It’s too bad that sharp figure drawing, bold design and lurid eroticism aren’t enough to rise to the top of our contemporary art world. If Gabriel Vormstein had been born a century earlier, he might have been selected for the “Entartete Kunst” (Degenerate Art) exhibition of 1937, the greatest tribute ever paid to German Expressionism, and his work might now be hanging between Ernst Kirchner and Emil Nolde in the Milwaukee Art Museum. Obviously, he’s been impressed by Egon Schiele, but he’s less linear, less dramatic, and seems to have a healthier personality that’s not as fascinated with what people have between their legs.
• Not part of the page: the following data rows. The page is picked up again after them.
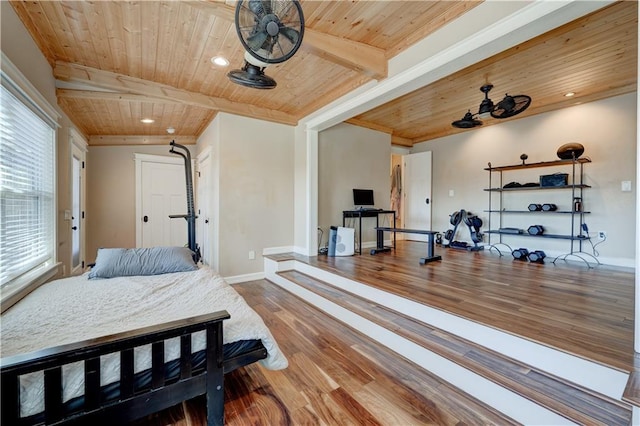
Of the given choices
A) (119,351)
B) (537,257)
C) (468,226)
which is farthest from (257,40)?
(468,226)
There’s a timeless attraction about Vormstein’s images of half-dressed, attractively confused young women, conjured in strong colors with a basic minimum of well-defined shapes. His non-figurative designs show a sensitivity to texture and a pleasing, timeless balance between areas of strong and muted color. But timelessness itself has become an outdated concept by painting on newspapers. Not only is newspaper content outdated within twenty-four hours, but the non-archival support immediately begins to yellow, grow brittle, and eventually fall to pieces. So, if you still want to see these paintings twenty years from now, you had better obtain big digital images because the originals will be toast. Which, actually, is not a bad way to collect art, unless you have unlimited space and unlimited funds to fill it. As Scheherazade reminds us in stories that date back a thousand years, time is the “destroyer of all good things.” But as long as there are humans, there will be a receptive audience for Vormstein’s kind of painting. Too bad his paintings won’t last very long. (Chris Miller)
Through March 30 at Monique Meloche Gallery, 2154 West Division
CORRECTION: Monique Meloche Gallery informs us that: “The newspaper Vormstein uses is the Frankfurter Allgemeine Zeitung, which was tested and is the least acidic type of newspaper. It is also sprayed with a deacidizer.”